[Image and question listing]
□ □ □ □

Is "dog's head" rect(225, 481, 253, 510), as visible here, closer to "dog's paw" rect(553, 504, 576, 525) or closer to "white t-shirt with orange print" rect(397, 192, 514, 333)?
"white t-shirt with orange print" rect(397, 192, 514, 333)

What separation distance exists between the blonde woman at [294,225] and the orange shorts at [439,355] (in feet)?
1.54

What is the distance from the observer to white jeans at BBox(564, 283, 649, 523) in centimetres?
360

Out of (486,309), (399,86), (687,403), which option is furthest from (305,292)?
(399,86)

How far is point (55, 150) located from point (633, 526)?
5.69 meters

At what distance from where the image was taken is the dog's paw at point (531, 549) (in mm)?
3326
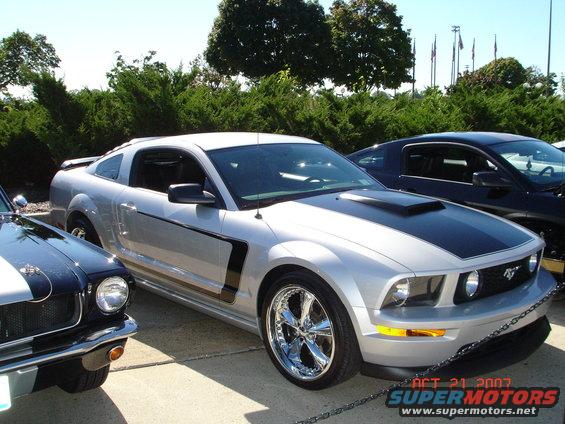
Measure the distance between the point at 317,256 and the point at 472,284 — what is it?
0.86 m

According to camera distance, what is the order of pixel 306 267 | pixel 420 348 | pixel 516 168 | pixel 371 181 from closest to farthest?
pixel 420 348
pixel 306 267
pixel 371 181
pixel 516 168

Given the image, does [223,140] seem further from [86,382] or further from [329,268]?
[86,382]

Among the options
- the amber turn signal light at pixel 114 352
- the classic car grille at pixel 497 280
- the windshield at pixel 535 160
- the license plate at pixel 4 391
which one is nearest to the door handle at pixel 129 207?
the amber turn signal light at pixel 114 352

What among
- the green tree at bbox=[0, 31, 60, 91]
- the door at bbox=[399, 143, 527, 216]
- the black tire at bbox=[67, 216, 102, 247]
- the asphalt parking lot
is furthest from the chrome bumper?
the green tree at bbox=[0, 31, 60, 91]

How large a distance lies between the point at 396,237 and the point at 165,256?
1.87 metres

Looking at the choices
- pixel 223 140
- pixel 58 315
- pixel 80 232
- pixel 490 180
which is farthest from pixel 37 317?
pixel 490 180

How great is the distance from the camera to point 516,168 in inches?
210

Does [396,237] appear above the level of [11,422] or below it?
above

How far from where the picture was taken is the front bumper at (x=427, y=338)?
2.96 metres

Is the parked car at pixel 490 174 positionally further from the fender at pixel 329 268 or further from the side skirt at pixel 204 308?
the side skirt at pixel 204 308

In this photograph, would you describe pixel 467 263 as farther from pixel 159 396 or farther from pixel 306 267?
pixel 159 396

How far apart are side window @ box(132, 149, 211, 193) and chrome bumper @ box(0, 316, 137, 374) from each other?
1797mm

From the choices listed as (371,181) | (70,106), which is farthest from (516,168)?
(70,106)

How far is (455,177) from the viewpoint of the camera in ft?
18.8
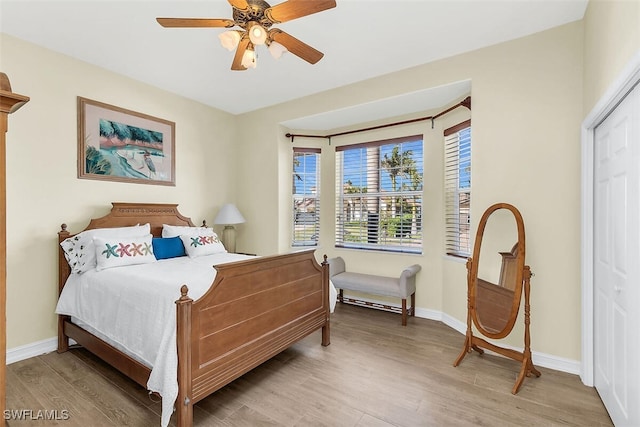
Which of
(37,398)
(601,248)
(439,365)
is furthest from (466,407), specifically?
(37,398)

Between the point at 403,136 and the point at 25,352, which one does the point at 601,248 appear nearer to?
the point at 403,136

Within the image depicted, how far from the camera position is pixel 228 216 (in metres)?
4.13

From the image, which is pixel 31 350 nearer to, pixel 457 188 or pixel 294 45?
pixel 294 45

□ □ □ □

Copy out every line of the listing above word for word, omitting the pictures.

Is "dog's head" rect(225, 481, 253, 510), as visible here, closer to "dog's paw" rect(553, 504, 576, 525) or closer to "white t-shirt with orange print" rect(397, 192, 514, 333)?
"white t-shirt with orange print" rect(397, 192, 514, 333)

What separation distance exists between the blonde woman at [294,225] and the orange shorts at [439,355] (in feet)?
1.54

What is the distance from the observer to white jeans at BBox(564, 283, 649, 523) in centimetres?
360

Out of (486,309), (399,86), (687,403), which option is furthest from (305,292)?
(399,86)

How far is point (55, 150) located from point (633, 526)?
5.69 meters

At what distance from where the image was taken is the dog's paw at point (531, 549) (in mm)?
3326
Measure the distance between the point at 317,256 and the point at 472,284 — what is it?
0.86 m

According to camera distance, what is the order of pixel 306 267 | pixel 420 348 | pixel 516 168 | pixel 371 181 from closest to farthest?
pixel 420 348
pixel 306 267
pixel 371 181
pixel 516 168

Given the image, does [223,140] seem further from [86,382] or further from [329,268]?
[86,382]

Among the options
- the amber turn signal light at pixel 114 352
- the classic car grille at pixel 497 280
- the windshield at pixel 535 160
- the license plate at pixel 4 391
which one is nearest to the door handle at pixel 129 207?
the amber turn signal light at pixel 114 352

What among
- the green tree at bbox=[0, 31, 60, 91]
- the door at bbox=[399, 143, 527, 216]
- the black tire at bbox=[67, 216, 102, 247]
- the asphalt parking lot
is furthest from the chrome bumper?
the green tree at bbox=[0, 31, 60, 91]

How large a distance lies between the point at 396,237 and the point at 165,256?
1.87 metres

Looking at the choices
- pixel 223 140
- pixel 58 315
- pixel 80 232
- pixel 490 180
which is farthest from pixel 37 317?
pixel 490 180

How great is the distance from the camera to point 516,168 in inches?
210

Does [396,237] appear above the level of [11,422] or below it?
above

How far from where the picture was taken is the front bumper at (x=427, y=338)?
2.96 metres

Is the parked car at pixel 490 174 positionally further from the fender at pixel 329 268 or further from the side skirt at pixel 204 308?
the side skirt at pixel 204 308

In this photograph, would you describe pixel 467 263 as farther from pixel 159 396 or farther from pixel 306 267?
pixel 159 396

How far apart are side window @ box(132, 149, 211, 193) and chrome bumper @ box(0, 316, 137, 374) from each other?
1797mm

From the choices listed as (371,181) | (70,106), which is farthest from (516,168)?
(70,106)

How far is (455,177) from the viewpoint of the camera in ft?
18.8
Which of
(37,398)
(601,248)
(439,365)
is furthest from (466,407), specifically?
(37,398)

Between the point at 403,136 and the point at 25,352, which one does the point at 601,248 appear nearer to?
the point at 403,136

Within the image depicted, how far from the camera position is pixel 228 216 (in metres)?
4.13

From the image, which is pixel 31 350 nearer to, pixel 457 188 or pixel 294 45?
pixel 294 45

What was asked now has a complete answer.